• Texto dado:

╔══

Al menos, para mi lo fue. Desde muy niña, luché contra mi nerviosismo y ansiedad. Tenía numerosos temores, fobias y remilgos, tantos como para que mi vida cotidiana se volviera complicada y en ocasiones insoportable. Recuerdo que durante la adolescencia, me preguntaba con frecuencia por qué motivo me atemorizaban y me preocupaban cosas que a la mayoría de la gente no. Por qué razón circunstancias tan sencillas como hablar en público, presentar una tarea, hacer preguntas en voz alta a un profesor, incluso agradar o no a mis amigas, suponía una experiencia tan estresante que me dejaba exhausta. La mayoría de las veces me culpaba a mi misma: me llamaba “débil”, “quejosa”. También, me acostumbré a pensar que mi familia — en ocasiones sobreprotectora — tenía “la culpa” de mi constante zozobra, de esa inquietante sensación de siempre encontrarme al borde del desastre. El caso es que jamás imaginé que el conjunto de síntomas y comportamientos que sufría podían ser algo más que una reacción desproporcionada a ciertas ideas. Era mucho más fácil, asumir que era “cobarde” y sobre todo “incapaz” de afrontar la vida como el resto de las personas que conocía lo hacia. Un pensamiento, claro está, que además me producía una indecible tristeza. No es sencillo asumir que no eres tan fuerte como aspiras y sobre todo, tan firme como quisieras ser.

╚══

• Tarea A: Del texto sobre la ansiedad, saca todas las situaciones sencillas que, según se cuenta, resultaban una experiencia muy estresante.
• Tarea B: Resume en forma de lista el párrafo del texto sobre la ansiedad que empieza con "Al menos, para mi lo fue", sin perder los datos principales.

• Datos disponibles:
╔══

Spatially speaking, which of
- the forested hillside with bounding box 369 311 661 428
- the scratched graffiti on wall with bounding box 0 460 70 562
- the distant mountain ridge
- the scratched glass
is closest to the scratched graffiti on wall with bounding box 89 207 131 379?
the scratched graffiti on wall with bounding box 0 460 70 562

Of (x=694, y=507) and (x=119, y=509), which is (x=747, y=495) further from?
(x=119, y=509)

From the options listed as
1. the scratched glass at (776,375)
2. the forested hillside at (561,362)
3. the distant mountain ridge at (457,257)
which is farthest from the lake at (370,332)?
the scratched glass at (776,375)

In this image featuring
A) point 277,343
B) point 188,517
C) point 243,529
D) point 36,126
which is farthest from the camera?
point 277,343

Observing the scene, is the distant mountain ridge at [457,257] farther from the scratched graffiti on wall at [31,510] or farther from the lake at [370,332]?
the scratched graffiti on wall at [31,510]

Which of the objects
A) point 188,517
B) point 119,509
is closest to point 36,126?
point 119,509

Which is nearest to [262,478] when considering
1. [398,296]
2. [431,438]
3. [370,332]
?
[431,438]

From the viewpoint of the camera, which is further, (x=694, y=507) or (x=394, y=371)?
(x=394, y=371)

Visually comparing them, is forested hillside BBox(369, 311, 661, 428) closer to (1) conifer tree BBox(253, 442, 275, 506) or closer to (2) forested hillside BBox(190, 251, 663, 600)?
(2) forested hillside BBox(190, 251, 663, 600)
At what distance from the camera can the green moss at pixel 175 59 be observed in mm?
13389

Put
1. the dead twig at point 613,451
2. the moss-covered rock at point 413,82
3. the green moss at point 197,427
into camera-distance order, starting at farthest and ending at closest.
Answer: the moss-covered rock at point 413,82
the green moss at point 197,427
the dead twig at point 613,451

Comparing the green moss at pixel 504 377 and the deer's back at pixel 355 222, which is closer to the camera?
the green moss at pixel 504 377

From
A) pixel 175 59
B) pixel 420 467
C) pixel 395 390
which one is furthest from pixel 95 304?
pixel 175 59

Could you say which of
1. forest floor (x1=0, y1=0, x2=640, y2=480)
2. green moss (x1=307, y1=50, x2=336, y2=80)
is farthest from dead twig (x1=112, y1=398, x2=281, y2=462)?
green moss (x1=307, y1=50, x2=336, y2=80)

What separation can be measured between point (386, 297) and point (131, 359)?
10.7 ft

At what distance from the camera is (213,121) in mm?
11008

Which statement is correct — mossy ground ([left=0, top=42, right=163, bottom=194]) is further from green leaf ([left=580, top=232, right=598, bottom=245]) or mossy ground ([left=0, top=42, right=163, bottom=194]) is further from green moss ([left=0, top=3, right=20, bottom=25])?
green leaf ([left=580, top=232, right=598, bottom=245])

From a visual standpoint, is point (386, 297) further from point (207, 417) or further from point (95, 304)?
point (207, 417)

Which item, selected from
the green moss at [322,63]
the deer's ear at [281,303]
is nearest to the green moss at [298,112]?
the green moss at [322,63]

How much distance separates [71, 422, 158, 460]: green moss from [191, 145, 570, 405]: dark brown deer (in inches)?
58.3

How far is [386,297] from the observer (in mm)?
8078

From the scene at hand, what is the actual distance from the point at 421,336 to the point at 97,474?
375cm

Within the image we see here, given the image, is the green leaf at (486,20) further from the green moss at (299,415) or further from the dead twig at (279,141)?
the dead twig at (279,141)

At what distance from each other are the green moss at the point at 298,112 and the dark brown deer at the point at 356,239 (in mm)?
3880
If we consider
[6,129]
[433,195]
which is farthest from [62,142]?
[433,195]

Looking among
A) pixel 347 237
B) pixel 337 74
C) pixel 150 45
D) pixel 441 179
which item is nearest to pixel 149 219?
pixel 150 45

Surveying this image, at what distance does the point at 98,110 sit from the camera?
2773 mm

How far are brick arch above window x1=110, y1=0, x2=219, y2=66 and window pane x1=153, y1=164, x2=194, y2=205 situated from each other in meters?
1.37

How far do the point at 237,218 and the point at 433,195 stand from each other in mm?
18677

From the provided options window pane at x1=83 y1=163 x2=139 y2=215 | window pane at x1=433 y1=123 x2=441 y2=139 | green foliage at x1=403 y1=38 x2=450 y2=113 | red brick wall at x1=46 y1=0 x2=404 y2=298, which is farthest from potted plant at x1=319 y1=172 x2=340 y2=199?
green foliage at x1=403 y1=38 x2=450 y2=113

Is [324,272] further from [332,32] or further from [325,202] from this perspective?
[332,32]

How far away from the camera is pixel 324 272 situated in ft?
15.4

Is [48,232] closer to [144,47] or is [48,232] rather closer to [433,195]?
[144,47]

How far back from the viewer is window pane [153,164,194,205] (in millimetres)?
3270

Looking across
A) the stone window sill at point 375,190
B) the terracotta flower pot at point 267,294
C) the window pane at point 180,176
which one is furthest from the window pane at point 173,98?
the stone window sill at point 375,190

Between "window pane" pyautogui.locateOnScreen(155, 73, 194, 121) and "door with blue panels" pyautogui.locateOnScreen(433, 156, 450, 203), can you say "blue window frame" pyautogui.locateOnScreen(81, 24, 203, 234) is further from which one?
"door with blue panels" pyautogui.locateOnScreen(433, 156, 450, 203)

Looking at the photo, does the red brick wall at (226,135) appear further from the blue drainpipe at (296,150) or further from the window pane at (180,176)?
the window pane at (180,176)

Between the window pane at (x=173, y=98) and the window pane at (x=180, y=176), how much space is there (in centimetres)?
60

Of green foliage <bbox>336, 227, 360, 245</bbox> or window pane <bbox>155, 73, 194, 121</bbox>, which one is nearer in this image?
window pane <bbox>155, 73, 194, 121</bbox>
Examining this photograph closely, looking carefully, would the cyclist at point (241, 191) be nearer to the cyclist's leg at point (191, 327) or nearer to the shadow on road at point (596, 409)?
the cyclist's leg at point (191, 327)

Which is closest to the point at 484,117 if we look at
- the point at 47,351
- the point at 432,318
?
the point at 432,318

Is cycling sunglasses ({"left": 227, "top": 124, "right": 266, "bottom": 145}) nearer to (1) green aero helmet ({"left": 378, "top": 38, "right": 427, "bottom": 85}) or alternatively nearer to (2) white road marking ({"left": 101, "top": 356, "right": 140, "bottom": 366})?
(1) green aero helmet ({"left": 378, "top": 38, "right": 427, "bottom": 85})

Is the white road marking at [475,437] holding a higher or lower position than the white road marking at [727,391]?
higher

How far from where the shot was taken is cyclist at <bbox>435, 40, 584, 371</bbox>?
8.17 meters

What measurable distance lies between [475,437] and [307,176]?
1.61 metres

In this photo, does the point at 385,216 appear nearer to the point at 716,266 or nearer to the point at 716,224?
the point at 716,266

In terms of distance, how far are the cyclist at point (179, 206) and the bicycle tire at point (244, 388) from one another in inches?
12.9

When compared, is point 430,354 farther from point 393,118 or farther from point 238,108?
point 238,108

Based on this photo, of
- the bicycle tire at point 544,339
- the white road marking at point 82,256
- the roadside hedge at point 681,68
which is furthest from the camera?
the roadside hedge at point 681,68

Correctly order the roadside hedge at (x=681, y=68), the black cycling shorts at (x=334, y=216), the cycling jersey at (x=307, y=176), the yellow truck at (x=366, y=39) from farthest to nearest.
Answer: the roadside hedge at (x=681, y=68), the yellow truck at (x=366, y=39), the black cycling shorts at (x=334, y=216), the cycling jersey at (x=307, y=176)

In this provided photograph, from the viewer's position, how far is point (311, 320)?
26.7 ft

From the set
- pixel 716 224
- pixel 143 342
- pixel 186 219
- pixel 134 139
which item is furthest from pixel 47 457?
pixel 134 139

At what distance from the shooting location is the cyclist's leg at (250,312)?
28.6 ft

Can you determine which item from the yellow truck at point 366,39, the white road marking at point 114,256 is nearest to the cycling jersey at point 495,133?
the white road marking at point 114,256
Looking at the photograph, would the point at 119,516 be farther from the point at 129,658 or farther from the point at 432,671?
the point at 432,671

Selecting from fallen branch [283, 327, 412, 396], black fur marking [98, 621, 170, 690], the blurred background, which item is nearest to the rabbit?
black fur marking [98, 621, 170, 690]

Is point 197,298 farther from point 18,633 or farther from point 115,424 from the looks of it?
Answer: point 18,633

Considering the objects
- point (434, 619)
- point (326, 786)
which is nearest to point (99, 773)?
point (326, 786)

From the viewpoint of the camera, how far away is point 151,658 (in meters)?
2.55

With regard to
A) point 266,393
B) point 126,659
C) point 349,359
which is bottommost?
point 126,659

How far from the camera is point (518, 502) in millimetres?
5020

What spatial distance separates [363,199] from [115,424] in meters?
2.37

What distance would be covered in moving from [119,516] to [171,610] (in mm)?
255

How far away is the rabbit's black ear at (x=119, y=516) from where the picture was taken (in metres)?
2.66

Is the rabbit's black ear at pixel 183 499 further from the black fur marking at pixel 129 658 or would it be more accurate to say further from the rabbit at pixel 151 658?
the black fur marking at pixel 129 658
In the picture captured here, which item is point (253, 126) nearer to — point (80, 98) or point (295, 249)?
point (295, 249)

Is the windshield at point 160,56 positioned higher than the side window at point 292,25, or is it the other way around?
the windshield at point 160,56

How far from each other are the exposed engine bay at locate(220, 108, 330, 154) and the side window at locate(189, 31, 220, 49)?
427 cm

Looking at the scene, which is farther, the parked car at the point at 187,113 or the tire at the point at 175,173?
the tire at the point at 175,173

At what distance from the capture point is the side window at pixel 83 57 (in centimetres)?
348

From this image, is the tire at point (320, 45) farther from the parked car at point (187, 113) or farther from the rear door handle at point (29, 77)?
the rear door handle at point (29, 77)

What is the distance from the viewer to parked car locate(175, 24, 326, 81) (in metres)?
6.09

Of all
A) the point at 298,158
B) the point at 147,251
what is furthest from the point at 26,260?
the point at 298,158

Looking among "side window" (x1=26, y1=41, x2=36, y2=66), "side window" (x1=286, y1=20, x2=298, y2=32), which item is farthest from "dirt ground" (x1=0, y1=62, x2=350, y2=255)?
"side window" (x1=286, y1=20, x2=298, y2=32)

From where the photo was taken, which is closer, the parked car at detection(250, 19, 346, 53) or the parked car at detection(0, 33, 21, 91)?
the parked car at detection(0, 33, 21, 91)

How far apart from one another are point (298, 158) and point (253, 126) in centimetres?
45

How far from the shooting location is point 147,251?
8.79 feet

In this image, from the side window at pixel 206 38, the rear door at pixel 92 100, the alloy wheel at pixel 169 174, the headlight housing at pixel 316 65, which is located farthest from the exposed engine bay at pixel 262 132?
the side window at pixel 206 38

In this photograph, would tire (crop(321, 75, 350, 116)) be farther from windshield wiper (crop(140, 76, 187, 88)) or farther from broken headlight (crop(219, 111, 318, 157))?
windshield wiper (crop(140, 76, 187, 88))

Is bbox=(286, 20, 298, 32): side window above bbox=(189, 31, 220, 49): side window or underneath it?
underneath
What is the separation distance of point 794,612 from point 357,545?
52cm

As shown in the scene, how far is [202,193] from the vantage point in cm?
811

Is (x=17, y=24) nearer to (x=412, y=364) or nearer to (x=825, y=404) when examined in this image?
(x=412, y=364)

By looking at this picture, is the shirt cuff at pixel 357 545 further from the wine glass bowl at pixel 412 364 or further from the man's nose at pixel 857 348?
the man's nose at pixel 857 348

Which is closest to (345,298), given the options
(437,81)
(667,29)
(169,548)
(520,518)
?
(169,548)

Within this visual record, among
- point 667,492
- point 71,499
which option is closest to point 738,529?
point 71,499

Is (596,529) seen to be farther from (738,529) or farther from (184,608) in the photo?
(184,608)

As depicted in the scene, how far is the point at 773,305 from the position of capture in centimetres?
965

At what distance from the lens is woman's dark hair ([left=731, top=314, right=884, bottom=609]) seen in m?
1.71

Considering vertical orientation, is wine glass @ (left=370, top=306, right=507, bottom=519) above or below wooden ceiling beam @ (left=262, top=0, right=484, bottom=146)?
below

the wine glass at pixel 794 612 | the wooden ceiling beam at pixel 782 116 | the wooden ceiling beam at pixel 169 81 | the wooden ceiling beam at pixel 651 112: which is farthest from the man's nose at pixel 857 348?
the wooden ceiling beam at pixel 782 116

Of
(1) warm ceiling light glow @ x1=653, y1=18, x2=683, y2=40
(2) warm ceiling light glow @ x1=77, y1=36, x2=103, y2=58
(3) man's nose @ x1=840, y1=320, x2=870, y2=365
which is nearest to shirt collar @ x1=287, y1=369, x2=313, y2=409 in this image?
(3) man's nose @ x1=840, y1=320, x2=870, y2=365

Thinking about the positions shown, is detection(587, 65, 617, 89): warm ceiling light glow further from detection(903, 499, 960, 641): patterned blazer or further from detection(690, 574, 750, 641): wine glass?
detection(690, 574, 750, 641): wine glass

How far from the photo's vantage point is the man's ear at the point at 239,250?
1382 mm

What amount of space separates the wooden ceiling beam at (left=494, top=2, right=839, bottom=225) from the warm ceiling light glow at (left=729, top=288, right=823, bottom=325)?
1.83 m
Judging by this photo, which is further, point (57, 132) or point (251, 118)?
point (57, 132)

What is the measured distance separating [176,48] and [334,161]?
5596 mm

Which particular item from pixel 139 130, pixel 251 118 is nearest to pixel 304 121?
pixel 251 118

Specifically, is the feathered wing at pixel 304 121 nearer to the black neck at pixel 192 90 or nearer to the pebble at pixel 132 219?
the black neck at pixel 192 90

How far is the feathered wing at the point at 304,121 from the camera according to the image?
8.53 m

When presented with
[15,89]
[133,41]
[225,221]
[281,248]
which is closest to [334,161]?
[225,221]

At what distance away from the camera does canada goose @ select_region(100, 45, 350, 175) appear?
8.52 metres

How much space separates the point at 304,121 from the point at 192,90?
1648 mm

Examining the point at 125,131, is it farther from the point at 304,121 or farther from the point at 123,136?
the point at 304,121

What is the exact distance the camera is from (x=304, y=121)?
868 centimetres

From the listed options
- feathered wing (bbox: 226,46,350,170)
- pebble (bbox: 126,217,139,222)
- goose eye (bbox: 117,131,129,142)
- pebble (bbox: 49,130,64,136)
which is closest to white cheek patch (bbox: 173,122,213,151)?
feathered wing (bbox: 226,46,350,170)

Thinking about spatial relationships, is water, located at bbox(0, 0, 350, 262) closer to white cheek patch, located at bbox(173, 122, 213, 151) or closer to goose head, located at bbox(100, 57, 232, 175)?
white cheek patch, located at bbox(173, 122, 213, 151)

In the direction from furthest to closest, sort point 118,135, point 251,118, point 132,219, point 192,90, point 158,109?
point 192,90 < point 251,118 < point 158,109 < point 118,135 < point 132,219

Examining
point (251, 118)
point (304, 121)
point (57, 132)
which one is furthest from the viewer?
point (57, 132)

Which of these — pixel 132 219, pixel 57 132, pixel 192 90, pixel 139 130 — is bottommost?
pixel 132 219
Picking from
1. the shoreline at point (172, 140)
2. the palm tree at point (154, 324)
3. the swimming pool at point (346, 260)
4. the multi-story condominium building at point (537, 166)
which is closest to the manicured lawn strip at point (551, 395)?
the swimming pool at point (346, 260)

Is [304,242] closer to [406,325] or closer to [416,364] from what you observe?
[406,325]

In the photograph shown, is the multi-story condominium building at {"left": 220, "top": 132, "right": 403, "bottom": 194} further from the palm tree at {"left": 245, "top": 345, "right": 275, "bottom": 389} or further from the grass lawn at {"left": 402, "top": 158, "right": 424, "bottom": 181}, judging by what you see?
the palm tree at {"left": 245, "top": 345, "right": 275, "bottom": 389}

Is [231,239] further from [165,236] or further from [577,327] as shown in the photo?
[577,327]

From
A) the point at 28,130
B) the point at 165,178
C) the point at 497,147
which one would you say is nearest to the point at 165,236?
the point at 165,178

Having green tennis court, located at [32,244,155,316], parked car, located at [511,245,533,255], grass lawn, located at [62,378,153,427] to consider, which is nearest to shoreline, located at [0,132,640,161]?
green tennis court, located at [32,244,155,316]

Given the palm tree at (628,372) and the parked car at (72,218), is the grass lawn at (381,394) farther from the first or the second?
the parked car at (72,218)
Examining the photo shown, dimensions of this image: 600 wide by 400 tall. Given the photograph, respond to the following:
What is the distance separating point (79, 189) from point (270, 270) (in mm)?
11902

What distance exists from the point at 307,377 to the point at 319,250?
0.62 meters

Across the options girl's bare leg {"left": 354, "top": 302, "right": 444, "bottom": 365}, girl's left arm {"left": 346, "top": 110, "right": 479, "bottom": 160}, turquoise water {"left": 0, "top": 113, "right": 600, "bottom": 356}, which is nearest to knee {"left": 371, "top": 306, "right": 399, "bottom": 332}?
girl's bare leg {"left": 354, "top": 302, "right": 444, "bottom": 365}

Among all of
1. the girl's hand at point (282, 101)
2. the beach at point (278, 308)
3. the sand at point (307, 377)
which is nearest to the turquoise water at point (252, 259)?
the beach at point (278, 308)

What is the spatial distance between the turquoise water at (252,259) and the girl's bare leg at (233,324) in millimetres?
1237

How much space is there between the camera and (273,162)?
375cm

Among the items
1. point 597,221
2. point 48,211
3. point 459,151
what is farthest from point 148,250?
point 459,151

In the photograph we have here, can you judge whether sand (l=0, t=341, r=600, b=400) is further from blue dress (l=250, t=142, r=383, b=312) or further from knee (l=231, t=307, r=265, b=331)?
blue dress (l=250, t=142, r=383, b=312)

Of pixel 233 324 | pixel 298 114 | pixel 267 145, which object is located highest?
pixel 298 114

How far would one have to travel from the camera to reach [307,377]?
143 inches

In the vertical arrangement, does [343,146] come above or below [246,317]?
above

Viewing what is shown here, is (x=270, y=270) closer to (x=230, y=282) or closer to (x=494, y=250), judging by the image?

╚══

• Respuesta escrita A:
- Hablar en público
- Presentar una tarea
- Hacer preguntas en voz alta a un profesor
- Agradar o no a las amigas

• Respuesta escrita B:
- Desde niña luché contra el nerviosismo y la ansiedad.
- Tenía tantos temores, fobias y remilgos que mi vida diaria se volvía complicada y a veces insoportable.
- En la adolescencia me preguntaba por qué me asustaban cosas que a la mayoría no, como hablar en público, presentar una tarea, preguntar en voz alta a un profesor o agradar a mis amigas.
- Esas situaciones me estresaban tanto que me dejaban exhausta.
- Casi siempre me culpaba a mí misma y me llamaba "débil" y "quejosa".
- También culpaba a mi familia, a veces sobreprotectora, de mi constante zozobra.
- Nunca imaginé que mis síntomas fueran algo más que una reacción desproporcionada.
- Me era más fácil creerme "cobarde" e "incapaz", y eso me daba una gran tristeza.